TASK LIST:
A – Answer these questions from the passage on the Newton-Raphson method, one line each:
(i) What does $\boldsymbol{\beta}_{old}$ denote?
(ii) What is used to recalculate the vector of probabilities $\mathbf{p}$ in each Newton update?
(iii) Why does $\mathbf{W}$ change with each iteration?
B – From the passage on the Newton-Raphson method, translate this sentence into Spanish: "The good news for us is that we’ve already got everything we need to perform the Newton-Raphson method."

----- SELECTED EXCERPT

The good news for us is that we’ve already got everything we need to perform the Newton-Raphson method. We’re going to have to clear up the notation a little, however.

Define $\boldsymbol{\beta}_{new}$ as the $\boldsymbol{\beta}$ vector that we get after performing a Newton update, and $\boldsymbol{\beta}_{old}$ as $\boldsymbol{\beta}$ from the previous iteration.

A Newton update is then:

$$ \boldsymbol{\beta}_{new} =\boldsymbol{\beta}_{old} - \left( \frac{\partial ^2 \ell}{\partial \beta^2} \right) ^{-1}\frac{\partial \ell}{\partial \beta } $$

Substituting in the values that we got earlier gives

$$ \boldsymbol{\beta}_{new} =\boldsymbol{\beta}_{old} + \left( \mathbf{X}^T \mathbf{WX} \right) ^{-1} \mathbf{X}^T (\mathbf{y} - \mathbf{p} ) $$

In each Newton update (or iteration), our vector of probabilities $\mathbf{p}$ will update as we recalculate it using an updated $\boldsymbol{\beta}$. $\mathbf{W}$ will also change with each iteration as a consequence of its direct reliance on $\mathbf{p}$.

----------
----- SOURCE DATA

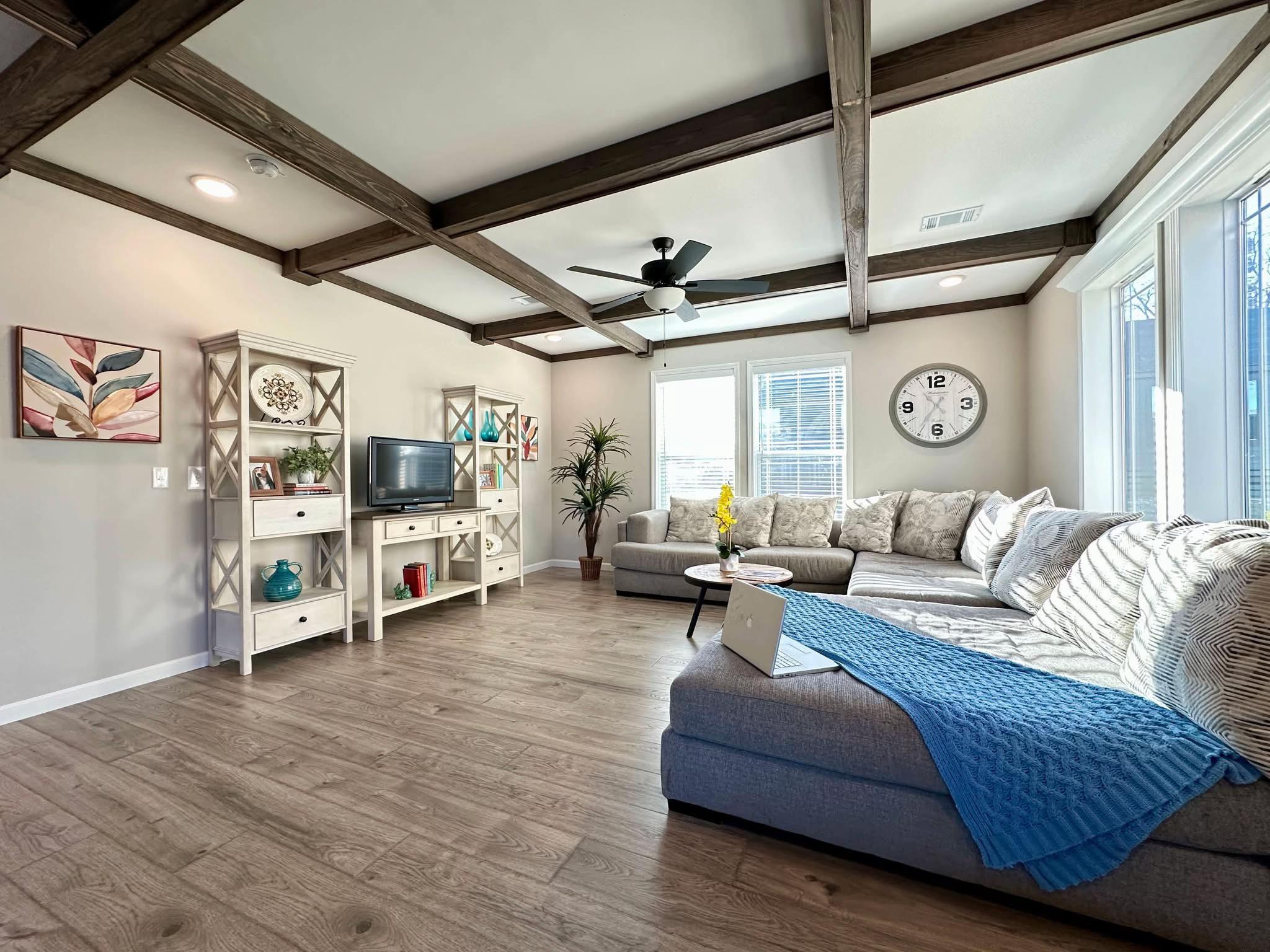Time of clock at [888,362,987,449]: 10:35
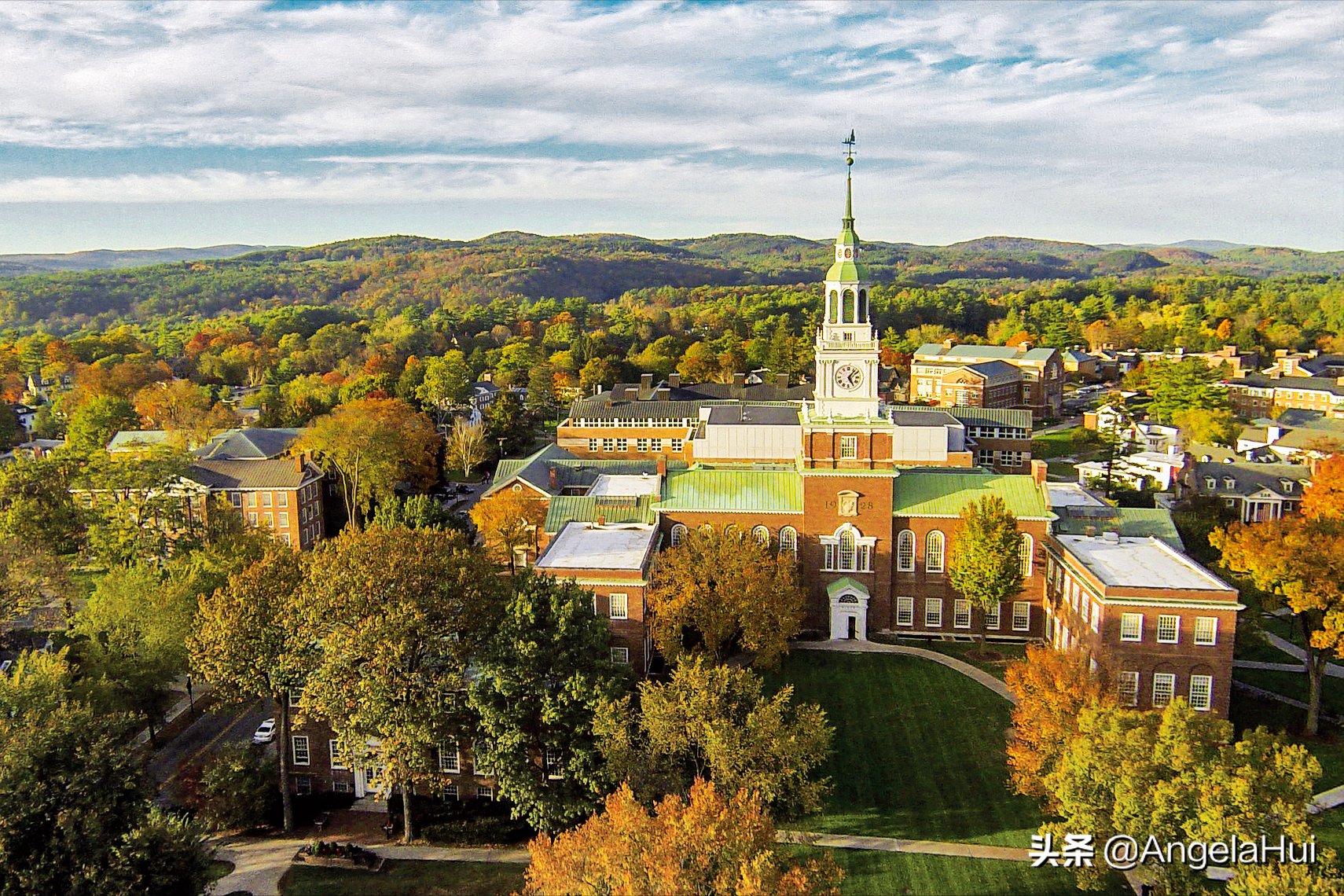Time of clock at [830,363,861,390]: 5:06
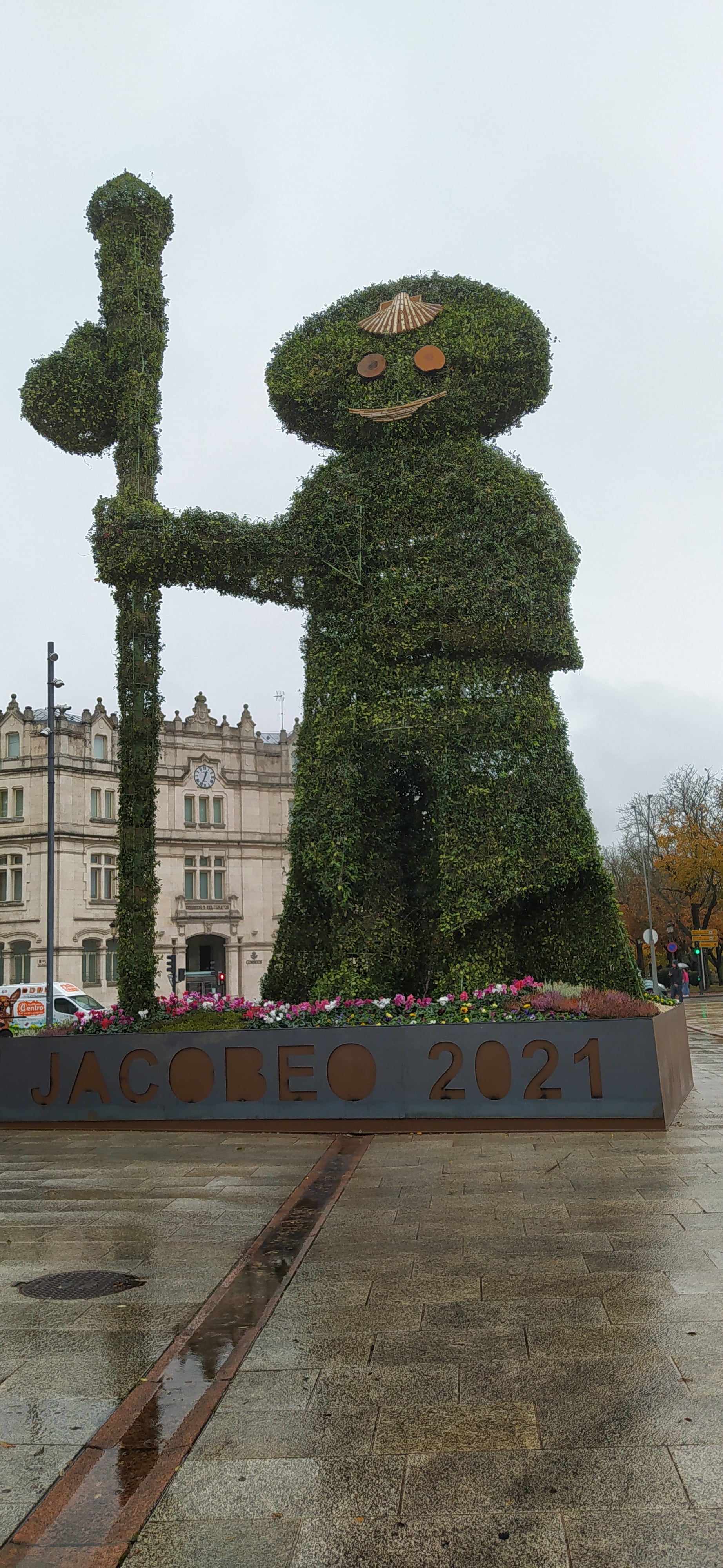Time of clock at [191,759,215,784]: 12:33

----------

IN RESPONSE:
A –
(i) $\boldsymbol{\beta}$ from the previous iteration.
(ii) An updated $\boldsymbol{\beta}$.
(iii) Because of its direct reliance on $\mathbf{p}$.

B – La buena noticia para nosotros es que ya tenemos todo lo que necesitamos para aplicar el método de Newton-Raphson.